Facebook, Twitter, and other major Silicon Valley platforms have used similar explanations in the past after reports they improperly suppressed content.
Instagram Says Sorry After Hitting A Satire Site
Instagram reinstated a censored post from Babylon Bee founder Adam Ford in April 2019 after he noticed one of his pro-life comic strips was deleted. The comic, which was removed for “hate speech,” sought to show how similar some arguments used to defend abortion are to some used to defend slavery in the U.S.
“This image was removed in error and will be reinstated shortly,” Instagram told TheDCNF in a brief statement in April of that year.
“There is no way any human being could believe my comic is promoting slavery, since the two women talking are clearly identified as living 200 years ago, and the woman on the right is clearly the ‘bad guy,’” Ford, who no longer owns Babylon Bee, wrote in a statement to the DCNF at the time. “Does Instagram consider it ‘hate speech’ to contend for the humanity and personhood of the unborn?”
Facebook Targets Pro-Life Video, Anti-Obama Content In “Error”
Facebook temporarily marked a video about an abortion survivor as spam in February on the same week an Instagram fact-checker rated a post about babies with Down Syndrome as “false.”
Life Training Institute’s pro-life speaker Seth Gruber had recorded an interview with abortion survivor Melissa Ohden in January, and then published and released the video the following morning on audio podcast platforms before sharing the YouTube link to his Facebook account, the DCNF reported in February. “I was flagged by Facebook on that post,” Gruber said.
Facebook told Gruber that his post “goes against our Community Standards on spam” and let him know that “no one else can see your post. We have these standards to help prevent people from misleading others.

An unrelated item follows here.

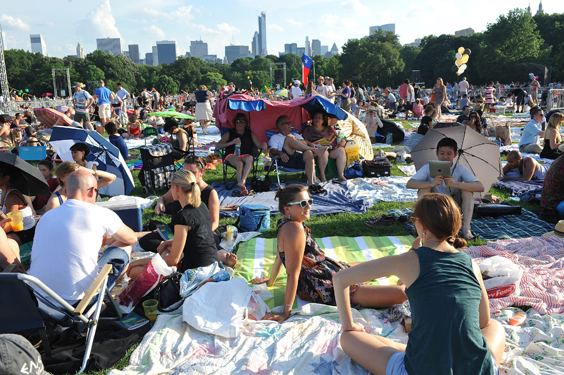 <b>Central Park, July 15, 2013, 6:40PM:</b> Despite the heat wave, more than 50,000 gathered on Central Park's Great Lawn for the Orchestra's free performance. These fans have arrived early to stake out a good spot, enjoy a picnic, and even devise a shaded shelter before the downbeat. Photo by Stephanie Berger.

We may restrict your account if you violate our standards again.”
Facebook later backtracked.
“The video was incorrectly removed by our automated spam systems but has now been restored,” a Facebook spokeswoman told the DCNF at the time.
The Silicon Valley giant made a similar mistake several years earlier after a conservative accused Facebook of censoring a post he published criticizing former President Barack Obama’s foreign policy.
The Washington Post’s Erik Wemple Blog reported in 2012 that a man the paper identified only as “Ward” created a provocative meme lashing out at Obama for supposedly not providing proper military support to U.S. officials who died during the Benghazi attack.
Ward’s meme read: “Obama called the SEALs and THEY got bin Laden. When the SEALs called Obama, THEY GOT DENIED.”
Facebook sent Ward a warning about the meme, telling him to take it down. He didn’t comply, so the company removed the image before explaining that the meme violated Facebook’s Statement of Rights and Responsibilities. The company later reversed course, according to the Erik Wemple Blog.
“This was an error and we apologize for any inconvenience it may have caused. They can feel free to repost the image,” a Facebook representative told the Erik Wemple Blog at the time.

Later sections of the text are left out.